I have a few minor quibbles with BSS. The sites are saved in a single compressed file that contains all the code and images, but the internal file manager doesn't support saving other files (like PDFs or videos) so you have to add them to your server separately. Currently, you're limited to web standard or Google fonts, but the next release is supposed to have user font support. The program supports basic forms through BSS own servers but I use a third-party form service. You won't find things like password-protected areas, or e-commerce in BSS because it's a static-site builder (though you can always add things like PayPal purchases.) The program's built-in features are largely limited to what's available in the Bootstrap framework, but it's easy to add external javascript and CSS, or inject your own HTML. BSS does not support multi-monitors, but I believe this is also on the devs "to-do" list. You're limited to the small number of templates that come with BSS. You can't easily import templates.

What I like very much about BSS is it deployment model. You buy the program ONCE (which is VERY inexpensive) and get free upgrades for life (I would happily pay an annual fee for BSS.) It's installed on your machine, so you can use it regardless of your internet connection. BSS has it's own internal server, so you can preview sites in a browser LIVE as you work on them in the program, which is really great. The program auto-updates itself whenever a new release comes out, so you're always working with the latest version. There are no limitations on the number of sites you can build, and you export the sites as clean, semantic code with a straightforward folder structure. You could easily build a site in BSS, hand it off to a Bootstrap coder, and they'd have no trouble modifying it.

If all you need is Bootstrap (no CMS or database features), BSS is the best website building program you'll find. It's intuitive, stable, affordable, well supported and produces perfect code.

Webflow

I cannot say anything about the actual builder beyond what I've read in reviews. Their own site is built in Webflow, and the code looks pretty good. They use a proprietary framework based on CSS grid (it's not a Bootstrap builder as I've seen it erroneously reported sometimes online.) I've heard there is a definite learning curve to their interface, but it's also supposed the be pretty polished and bug-free.

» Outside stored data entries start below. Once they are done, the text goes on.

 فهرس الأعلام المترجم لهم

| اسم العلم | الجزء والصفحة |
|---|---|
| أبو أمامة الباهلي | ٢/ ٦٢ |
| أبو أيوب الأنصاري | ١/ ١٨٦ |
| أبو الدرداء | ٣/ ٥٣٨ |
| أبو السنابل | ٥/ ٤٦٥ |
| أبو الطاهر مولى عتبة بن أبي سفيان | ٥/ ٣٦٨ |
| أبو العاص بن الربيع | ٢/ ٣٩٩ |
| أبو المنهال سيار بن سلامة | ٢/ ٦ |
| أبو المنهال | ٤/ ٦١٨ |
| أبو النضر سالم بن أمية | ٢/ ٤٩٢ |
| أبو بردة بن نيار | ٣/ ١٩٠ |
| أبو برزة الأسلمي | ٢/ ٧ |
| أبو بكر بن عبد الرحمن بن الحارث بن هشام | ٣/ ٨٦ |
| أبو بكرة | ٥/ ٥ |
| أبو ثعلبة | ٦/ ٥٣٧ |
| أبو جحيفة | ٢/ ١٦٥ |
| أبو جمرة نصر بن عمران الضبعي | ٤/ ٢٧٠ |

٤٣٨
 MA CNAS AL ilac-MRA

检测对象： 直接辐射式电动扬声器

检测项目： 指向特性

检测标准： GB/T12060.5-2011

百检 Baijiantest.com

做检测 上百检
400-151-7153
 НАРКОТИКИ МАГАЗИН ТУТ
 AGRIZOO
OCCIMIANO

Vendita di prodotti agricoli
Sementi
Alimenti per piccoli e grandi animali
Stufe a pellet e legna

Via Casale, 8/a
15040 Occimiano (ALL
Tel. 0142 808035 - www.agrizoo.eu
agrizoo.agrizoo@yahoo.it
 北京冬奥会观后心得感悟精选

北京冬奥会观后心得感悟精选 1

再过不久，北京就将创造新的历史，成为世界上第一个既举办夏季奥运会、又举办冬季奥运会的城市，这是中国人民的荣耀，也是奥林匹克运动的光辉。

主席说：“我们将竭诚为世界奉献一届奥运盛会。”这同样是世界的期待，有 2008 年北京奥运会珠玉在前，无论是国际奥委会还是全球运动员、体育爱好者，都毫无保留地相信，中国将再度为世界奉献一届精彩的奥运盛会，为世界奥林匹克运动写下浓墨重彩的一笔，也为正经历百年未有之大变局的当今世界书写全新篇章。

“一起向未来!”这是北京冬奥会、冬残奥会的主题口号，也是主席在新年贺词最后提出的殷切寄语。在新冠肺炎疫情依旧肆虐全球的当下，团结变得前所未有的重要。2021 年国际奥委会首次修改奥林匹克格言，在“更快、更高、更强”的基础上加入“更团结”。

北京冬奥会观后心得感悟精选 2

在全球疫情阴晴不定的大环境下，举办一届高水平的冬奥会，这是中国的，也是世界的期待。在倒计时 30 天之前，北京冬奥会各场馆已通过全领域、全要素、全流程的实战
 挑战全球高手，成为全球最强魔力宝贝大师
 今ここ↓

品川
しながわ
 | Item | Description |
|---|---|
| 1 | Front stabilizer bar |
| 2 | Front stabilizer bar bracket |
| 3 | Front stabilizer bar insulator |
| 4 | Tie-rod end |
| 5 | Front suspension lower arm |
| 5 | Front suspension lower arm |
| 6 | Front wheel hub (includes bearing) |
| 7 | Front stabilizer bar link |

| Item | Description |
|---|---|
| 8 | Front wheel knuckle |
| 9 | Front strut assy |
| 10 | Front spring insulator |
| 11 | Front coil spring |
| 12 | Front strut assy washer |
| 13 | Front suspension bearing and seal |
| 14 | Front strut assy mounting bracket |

My biggest issue with Webflow has nothing to do with their software, but rather their deployment model. Webflow runs in the cloud, so you need an internet connection to use it. If your internet goes down (or something happens to their servers) you're out of luck. You can export the site's code, but without the Webflow software, I'd imagine it would be quite a chore to figure out how to make major changes. If you don't export your sites, they're locked into Webflow, so if you ever decide to quit their platform, you lose your websites. Also, their model is quite expensive. For someone with a freelance business, anything over 10 sites is going to cost you $35 a month. That's $420 a year, and you'll have to pay it EVERY YEAR to keep working on your clients sites. That's a total deal-breaker for me, and the main reason why I never gave Webflow more than a cursory looking over. I don't like being tied into proprietary systems (the same reason I never tried Adobe Muse, and look what a disaster that became.)

Mobirise

I tried it before Pinegrow and BSS, and I hated it. It's got a lot of limitations, and you have to pay extra for common sense features like code editing. The program is "free", but it's designed to nickle & dime you to death if you want to do anything substantial with it. It comes with a lot of templates but they're all variations on about 6 or 7 themes. There are a lot of pre-made blocks as well, but they're not not nearly as customizable as the ones in BSS. If you look at the Mobirise forums, you'll find over 80 pages of bug reports, and a huge number of posts from people who obviously have no idea what they're doing. It's the sort of community you'd expect from a free program that really caters to the drag-n-drop builder crowd. I'd stay FAR away from Mobirise.